Saturated structured illumination microscopy (SSIM/SPEM) – Sample is illuminated with structured sharp lines between saturated S1 states and dark S0 states. The illumination pattern is shifted and rotated. Superresolution images can be computationally reconstructed from the results. Demonstrated lateral resolution of 50nm with beads.

RESOLFT – Photochemical rather than photophysical state transitions using photoswitchable fluorescent proteins such as Dronpa and asFP595. Can be done with ultralow laser power (10W/cm2).

The practical limitation with these methods is that the rate of fluorophore bleaching is dependent on the number of state transitions it makes. All of these methods induce a large number of cycles per usable photon coming out. Therefore, the power of these techniques should be improved with more bleach-resistant dyes and fluorescent proteins.

Two competing methods that are not as sensitive to cycling induced bleaching are photoactivatable localization microscopy (PALM) and stochastic optical reconstruction microscopy (STORM). Rather than precisely define the location of fluorescence emission as in STED, these techniques use an ultradim laser to stochastically activate a constellation of well-spaced fluorophores throughout the sample. In PALM, these are then repeatedly excited with a different wavelength laser till bleached and their centroids are determined. The process is repeated and computationally summed till a superresolution (2-25nm) Seurat-like image is composed. A major benefit of this approach is that the fluorophores are efficiently used. Each fluorophore is switched on only once, and a maximal amount of photons is collected from it until bleaching. A limitation of the approach is that the sequential integration of images requires long imaging periods (hours), so far making it useful only for immobile proteins or fixed tissues. If background noise can be reduced enough to permit wide-field camera-based recording rather than laser-scanning, the acquisition rate should be greatly enhanced.
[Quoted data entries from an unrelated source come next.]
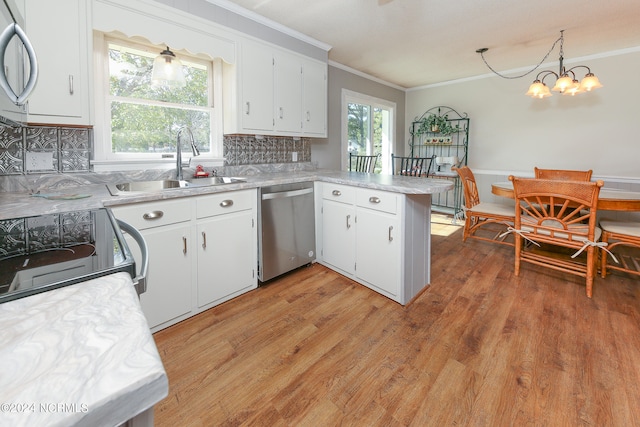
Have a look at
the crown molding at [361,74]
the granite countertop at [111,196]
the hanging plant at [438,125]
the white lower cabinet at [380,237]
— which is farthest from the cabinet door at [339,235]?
the hanging plant at [438,125]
Now, let’s look at the new paper.

A major thrust of the PALM/STORM groups has been to develop multi-color labeling methods, so the interaction between two or more proteins can be studied. Xiaowei Zhuang’s group has recently demonstrated a system of photoactivatable dye pairs that theoretically allow up to nine color imaging. Long-wavelength ‘reporter’ cyanine dyes (Cy5, Cy5.5 or Cy7) are paired with shorter-wavelength ‘activator’ dyes (A405, Cy2, Cy3) on a single antibody. The reporter section of dye pairs can be selectively activated by laser pulses at 405, 457, or 532 nm, dependent on the activator section. Illumination with a red laser then produces a short period of fluorescence, whose emission wavelength is dependent on the reporter dye. Following this fluorescence, the reporter transitions to a dark state, which can be reactivated with another short-wavelength pulse.

Using dim activation pulses similar to PALM, the authors demonstrate three-color imaging of immobilized DNA molecules and two-color imaging of antibody-stained proteins in fixed cells with ~25nm resolution. The typical image used TIRF illumination and consisted of 2000-100,000 passes of recorded at 19Hz on a CCD camera. Thus, high quality images required as little as 2 minutes to record. There was some spectral crosstalk and false activation of the dye pairs that they were able to statistically correct. The spread in the localization of the antibody on a protein is now a significant contributor to the optical resolution limit.

These super-resolution techniques are getting very close to being usable in living samples, with both PALM and STORM making very quick progress. Be sure to check out the beautiful pictures in the paper figs.